In nearly every industry, consumers have been the catalysts for reducing costs and improving quality. That hasn’t happened yet in health care—because it’s nearly impossible to get meaningful cost and quality information before receiving treatment.
When you buy a car, you don’t care what the manufacturer paid for each of the 30,000 parts in it. You care what the price of the whole is, and how well it functions, before you drive it off the lot. We need that kind of transparency in health care, to enable consumers to make more informed decisions and to encourage health care companies to meet consumers’ expectations.
Pay for value
The future of health care must be about making people healthier, utilizing whichever product or service best accomplishes that. Our company has signed a dozen value-based agreements with health plans, and we’re looking to do more. In these agreements, if a patient taking our medication does better than patients receiving other therapies do, our price doesn’t change. But if our medication performs worse, we lower the price to compensate. Every health care organization should stand behind its products like this.

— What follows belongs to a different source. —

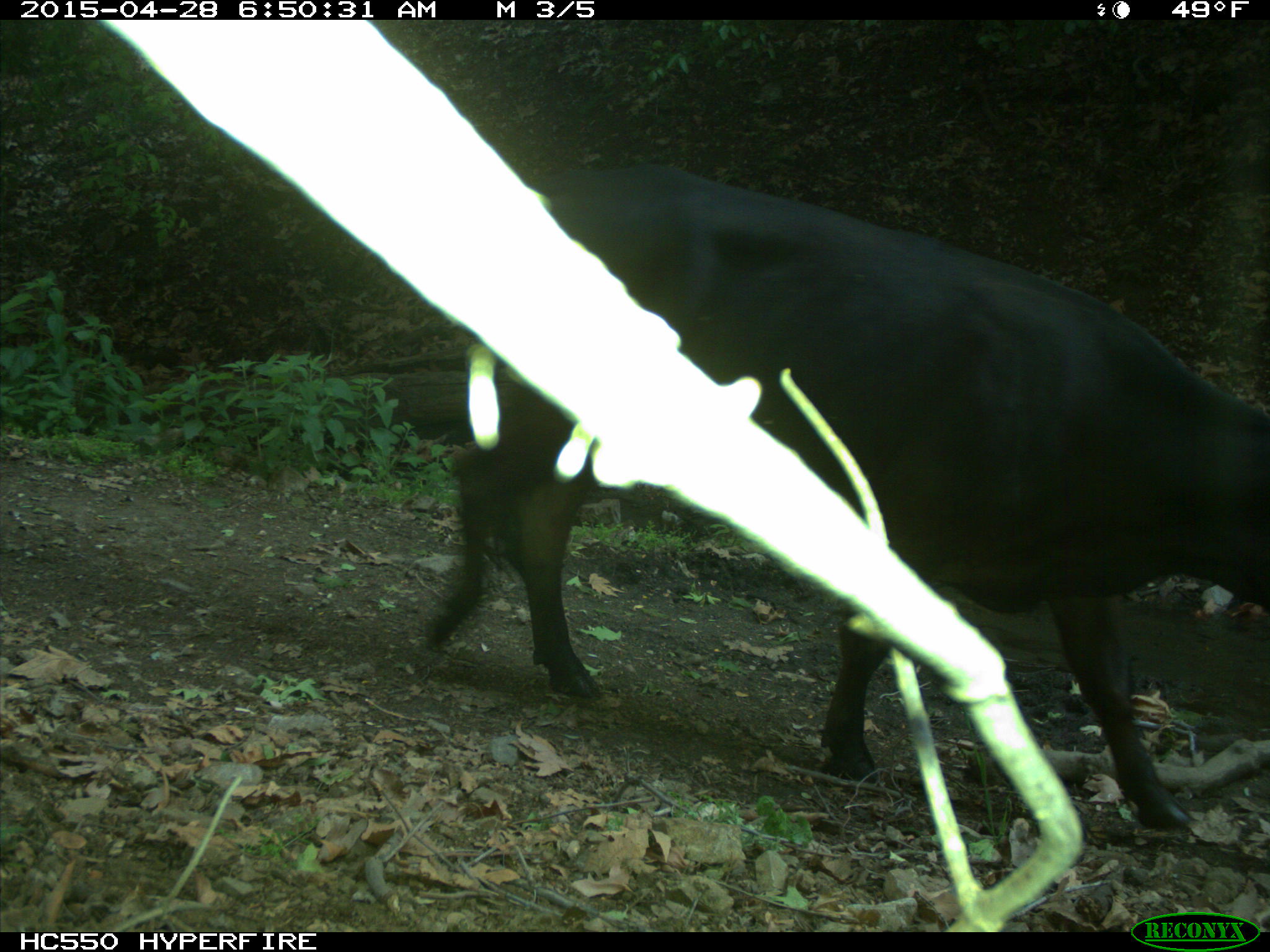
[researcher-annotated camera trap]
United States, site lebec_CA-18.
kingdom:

Risk-based insurance programs like Medicare Advantage can accelerate this shift to value-based care. These health plans succeed when their quality is high (this attracts more patients), when they serve sicker patients (this generates larger payments from the government), and when their spending is low (if their costs exceed the government payment they receive for each senior they cover, the plans must absorb the balance).
Let’s spread that risk- and value-based approach across the health care system. In pharmaceuticals specifically, we need safe harbors in the Anti-Kickback Statute and government price reporting rules, which interfere with our ability to conduct value-based pricing. Without such assurances, value-based arrangements put pharmaceutical companies at risk, either of being accused of inducing the purchase of a medicine or, if their drug misses its performance target in a value-based contract, of paying the larger rebate promised in that contract to state Medicaid plans across the board.
Employers also can play a key role in implementing these types of changes by adopting value-based benefit designs. These reduce patients’ copays or coinsurance when they choose medicines or medical services that cost less than other therapies do or have outperformed other therapies in value-based arrangements.
The greatest barrier to the system we want is the system we have. To realize the transformative potential of the digital revolution in our health care system, we need to change it.
David A. Ricks is the chairman and CEO of Eli Lilly and Co., a biopharmaceutical company based in Indianapolis.